初代の中野清次郎は、熊正宗醸造元の次男として生まれ、明治26年に分家酒造業を開始しました。そして、初代社氏富樫堅吾は、醸造試験所で技術を習得させ、2代目清次郎にも醸造試験所学ばせ、大関酒造でも修業させたのです。
2代目清次郎は、近隣の酒販店を自転車でまわり、販路を拡大しながら工場の設備も拡充していき、現在の工場の基礎を作り上げました。2代目清次郎は品質志向が高く、出羽桜酒造の伝統はここから始まったのです。

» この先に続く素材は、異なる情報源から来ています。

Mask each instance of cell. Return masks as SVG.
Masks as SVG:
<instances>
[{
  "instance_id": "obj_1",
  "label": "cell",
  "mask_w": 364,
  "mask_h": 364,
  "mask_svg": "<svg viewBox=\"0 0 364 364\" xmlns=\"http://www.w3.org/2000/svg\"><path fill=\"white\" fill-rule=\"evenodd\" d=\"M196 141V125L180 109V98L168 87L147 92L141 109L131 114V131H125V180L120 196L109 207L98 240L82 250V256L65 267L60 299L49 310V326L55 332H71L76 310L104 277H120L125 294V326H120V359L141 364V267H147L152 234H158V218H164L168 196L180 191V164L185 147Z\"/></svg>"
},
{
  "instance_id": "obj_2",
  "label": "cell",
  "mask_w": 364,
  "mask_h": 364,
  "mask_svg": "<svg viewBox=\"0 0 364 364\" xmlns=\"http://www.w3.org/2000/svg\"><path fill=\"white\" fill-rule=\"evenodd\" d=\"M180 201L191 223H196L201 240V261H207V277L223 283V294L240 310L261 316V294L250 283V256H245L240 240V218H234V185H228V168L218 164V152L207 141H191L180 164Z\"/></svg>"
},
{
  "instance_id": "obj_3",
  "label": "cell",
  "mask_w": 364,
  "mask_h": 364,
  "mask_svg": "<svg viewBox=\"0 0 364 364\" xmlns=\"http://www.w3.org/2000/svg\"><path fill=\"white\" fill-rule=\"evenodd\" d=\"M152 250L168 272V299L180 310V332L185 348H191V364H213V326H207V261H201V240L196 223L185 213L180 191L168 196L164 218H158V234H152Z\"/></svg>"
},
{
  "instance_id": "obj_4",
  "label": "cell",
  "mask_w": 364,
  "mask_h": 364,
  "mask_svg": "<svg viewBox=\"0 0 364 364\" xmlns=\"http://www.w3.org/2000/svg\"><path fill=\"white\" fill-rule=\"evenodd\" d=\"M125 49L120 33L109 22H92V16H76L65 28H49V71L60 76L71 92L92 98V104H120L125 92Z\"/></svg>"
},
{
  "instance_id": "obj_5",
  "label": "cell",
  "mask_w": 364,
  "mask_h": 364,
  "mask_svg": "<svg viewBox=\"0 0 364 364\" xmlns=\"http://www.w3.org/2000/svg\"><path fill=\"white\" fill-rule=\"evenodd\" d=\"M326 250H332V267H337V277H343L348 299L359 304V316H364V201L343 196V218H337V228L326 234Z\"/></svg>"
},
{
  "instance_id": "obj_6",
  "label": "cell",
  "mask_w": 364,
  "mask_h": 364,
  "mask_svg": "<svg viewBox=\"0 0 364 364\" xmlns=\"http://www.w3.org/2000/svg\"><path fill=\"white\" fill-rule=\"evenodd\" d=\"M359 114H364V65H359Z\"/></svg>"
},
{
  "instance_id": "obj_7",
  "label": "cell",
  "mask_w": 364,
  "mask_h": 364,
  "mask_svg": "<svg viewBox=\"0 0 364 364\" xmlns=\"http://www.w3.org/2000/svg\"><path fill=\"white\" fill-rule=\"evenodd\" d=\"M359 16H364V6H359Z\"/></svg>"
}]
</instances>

3代目清次郎は、東京農業大学で醸造学を学んでおり、実習では信川諏訪の銘醸蔵・真澄に始まり、品評会では上位賞を独占し、努力を重ねて全国新酒鑑品評会でも1位〜3位を独占していったのです。
さらに3代目は陶磁工芸品に興味があり、学生時代から収集したものを展示した出羽桜美術館を昭和63年に創設したのです。
現社長である4代目益美は、3代目が信川諏訪の銘醸蔵「真澄」からとって一人息子に益美とつけたのです。
4代目も東京農大醸造学科を卒業しており、蔵人とともに若い技術者の先頭に立って新商品の開発や酒造りをしており、出羽桜の伝統を受け継いでいっているのです。